:: Excerpted data

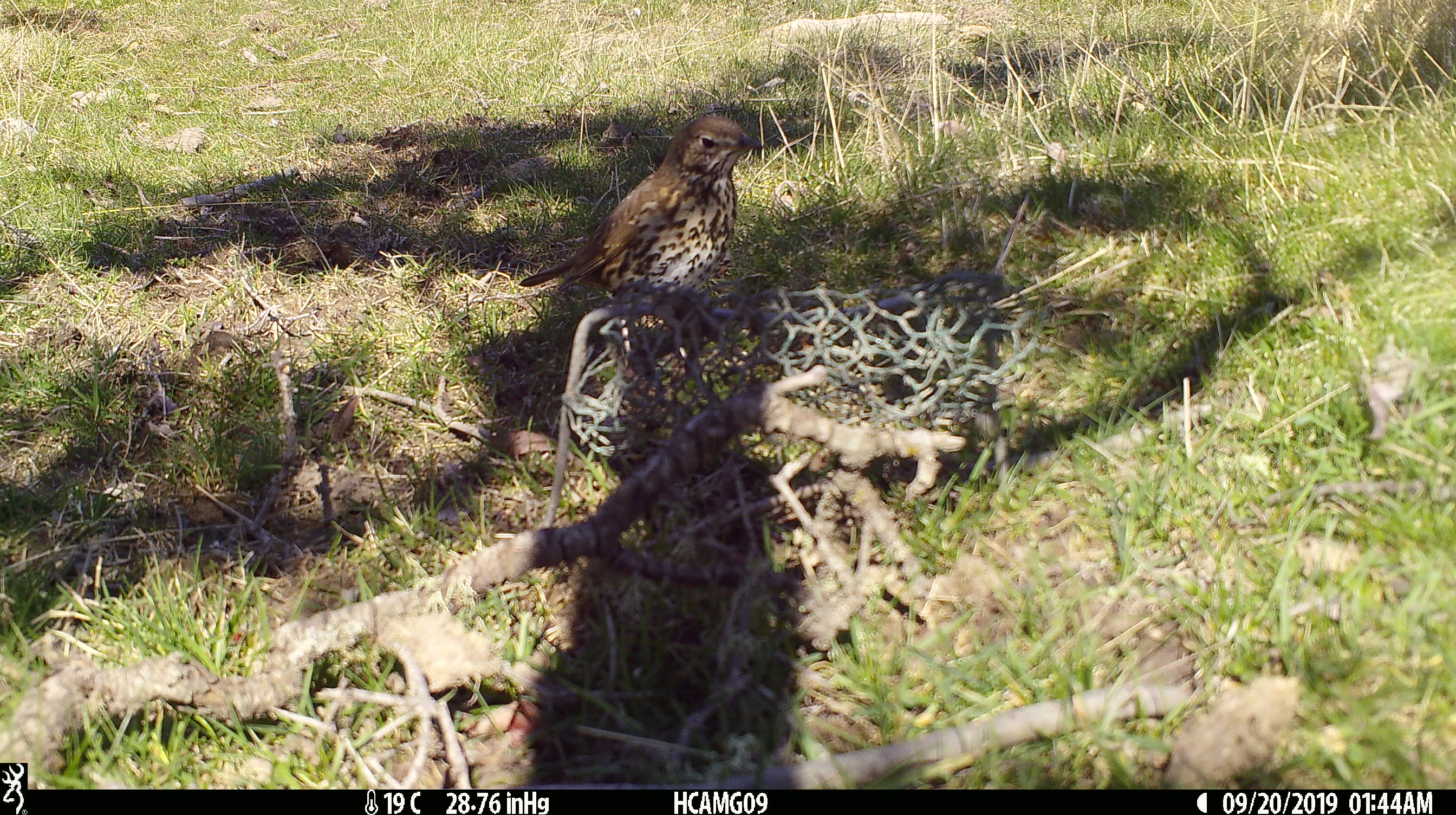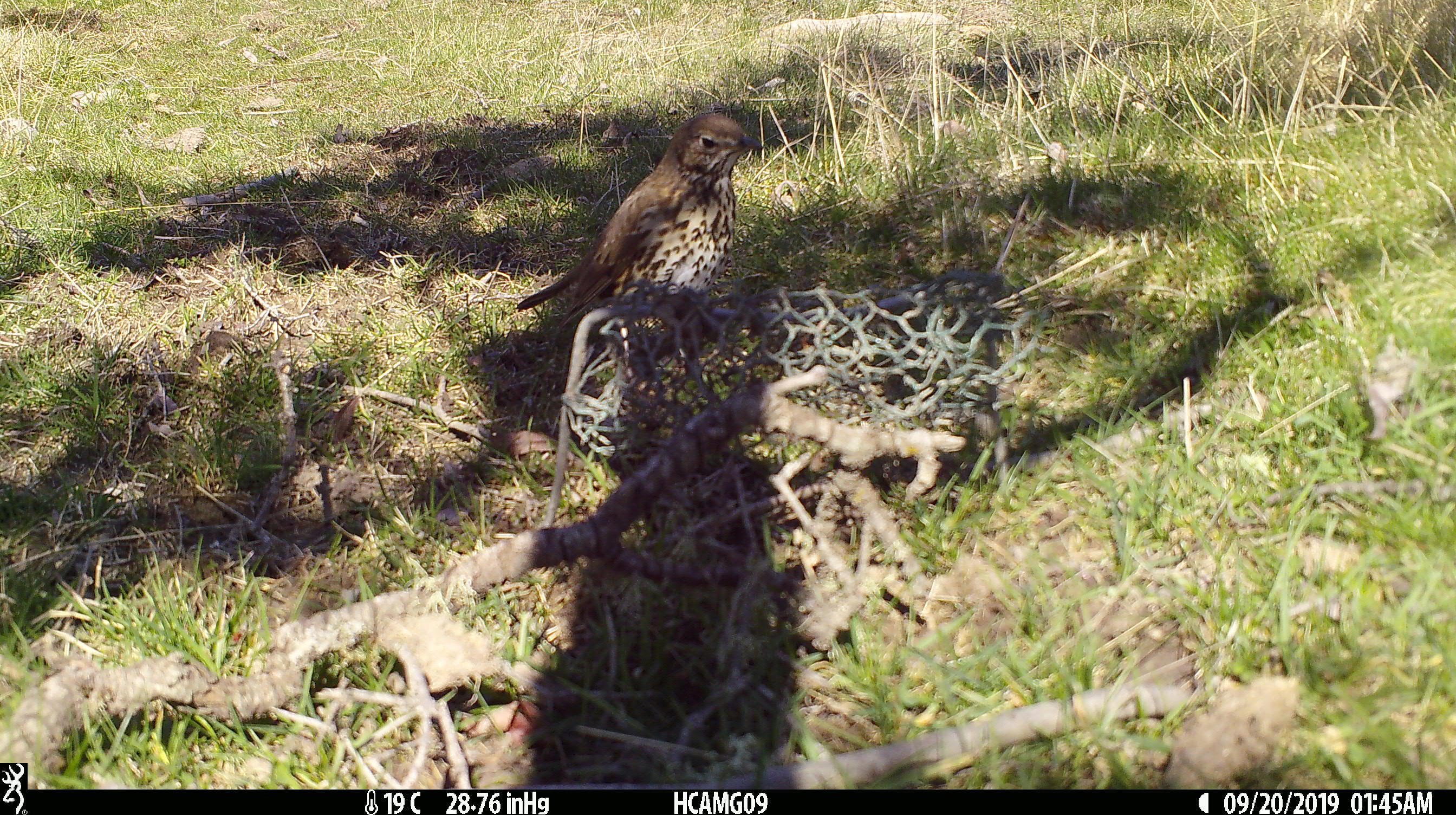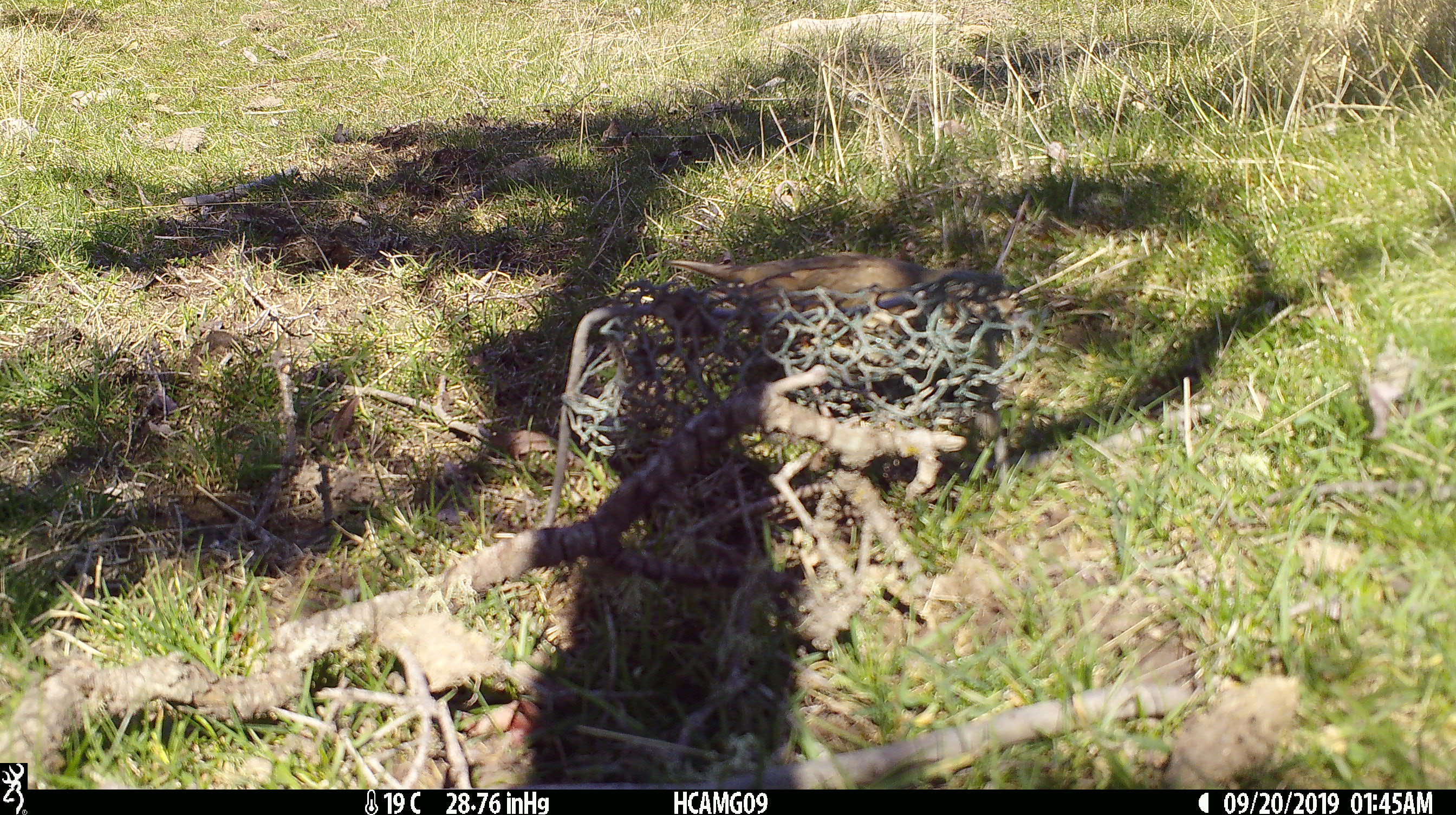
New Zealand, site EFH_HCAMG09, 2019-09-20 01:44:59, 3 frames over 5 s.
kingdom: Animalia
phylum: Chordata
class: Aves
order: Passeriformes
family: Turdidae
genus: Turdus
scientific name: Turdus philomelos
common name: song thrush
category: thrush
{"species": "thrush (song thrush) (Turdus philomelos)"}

::::
:: Excerpted data

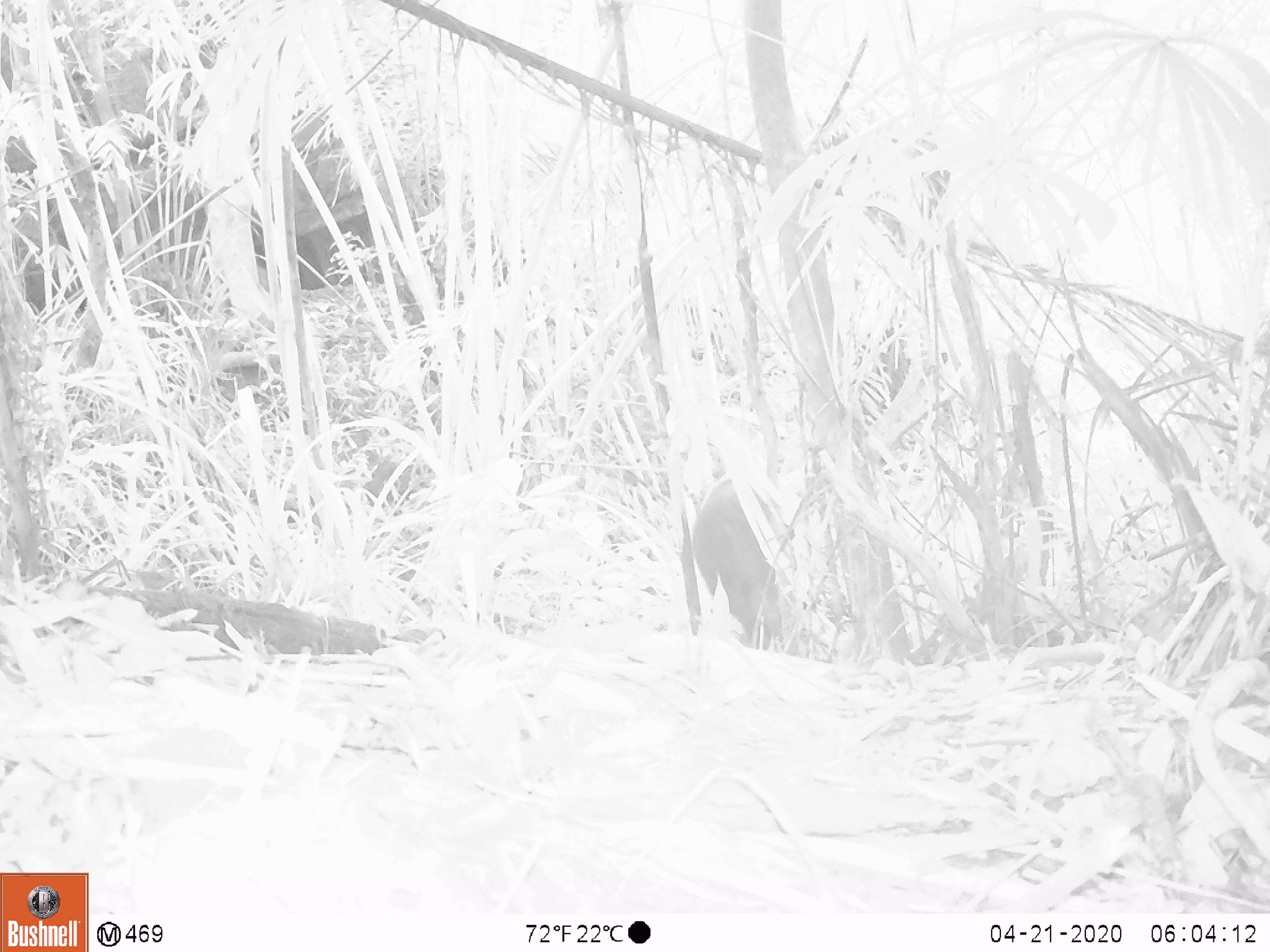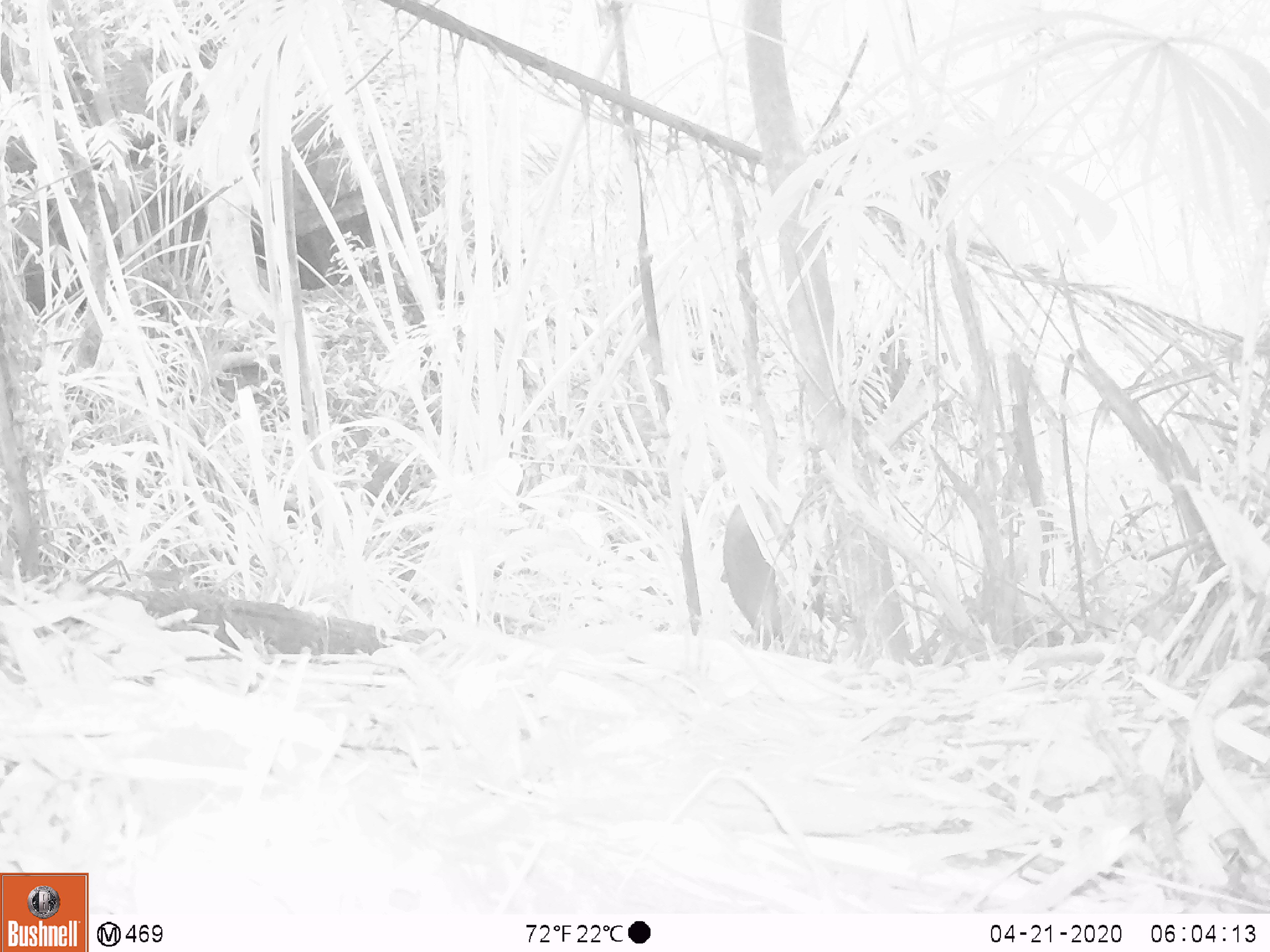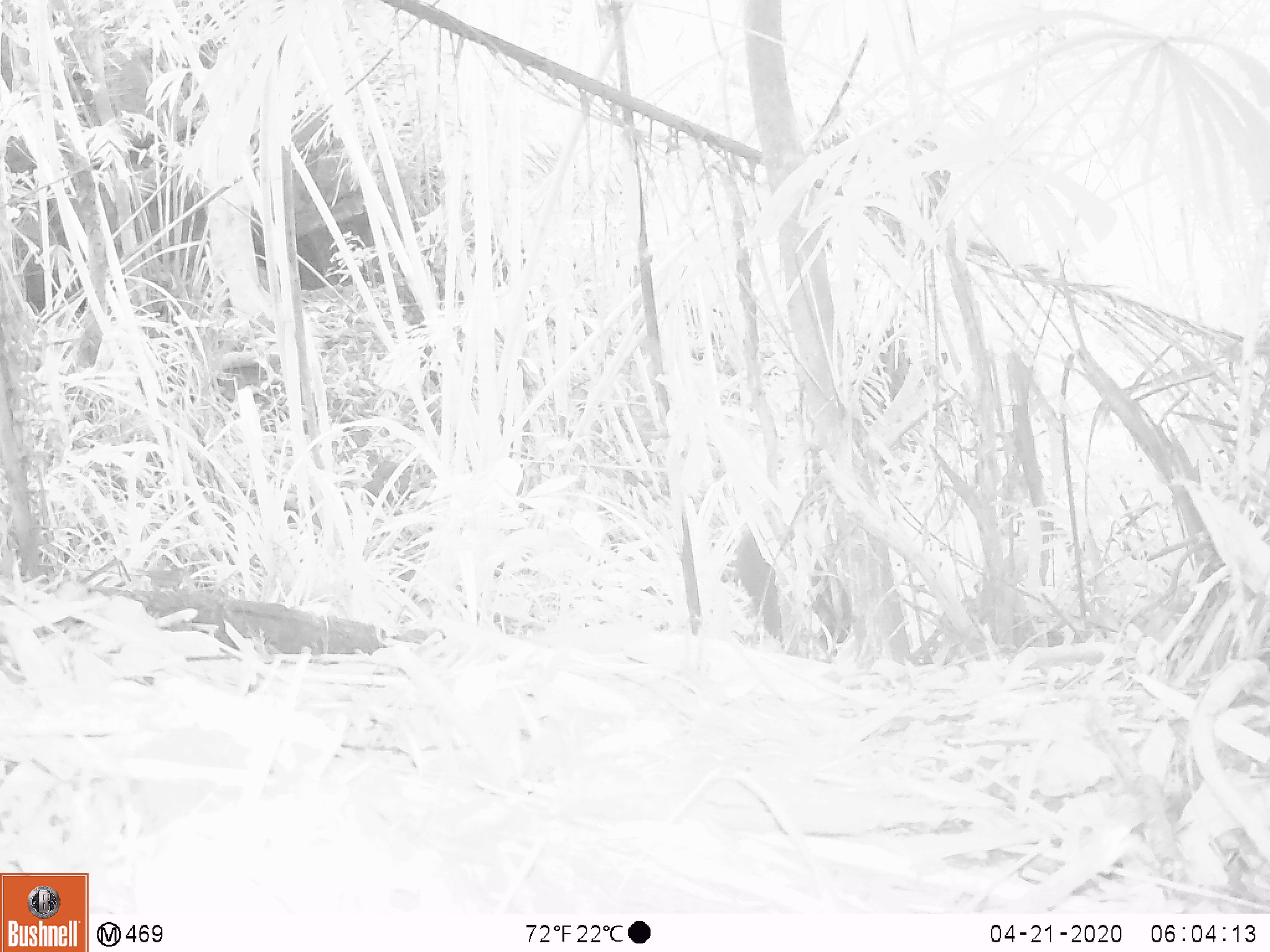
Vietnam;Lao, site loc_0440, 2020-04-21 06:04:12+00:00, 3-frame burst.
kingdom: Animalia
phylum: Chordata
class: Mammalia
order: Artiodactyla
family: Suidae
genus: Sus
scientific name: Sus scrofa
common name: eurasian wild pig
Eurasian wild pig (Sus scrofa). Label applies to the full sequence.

::::
:: Excerpted data

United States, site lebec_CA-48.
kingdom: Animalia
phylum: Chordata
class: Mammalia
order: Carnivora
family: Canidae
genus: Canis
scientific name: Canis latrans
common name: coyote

::::

__Aim of the task__
Transcribe the lines above between the line holding "United States, site lebec_CA-48." and the line holding "common name: coyote", inclusive, exactly as they stand and with nothing added.

__Reply__
United States, site lebec_CA-48.
kingdom: Animalia
phylum: Chordata
class: Mammalia
order: Carnivora
family: Canidae
genus: Canis
scientific name: Canis latrans
common name: coyote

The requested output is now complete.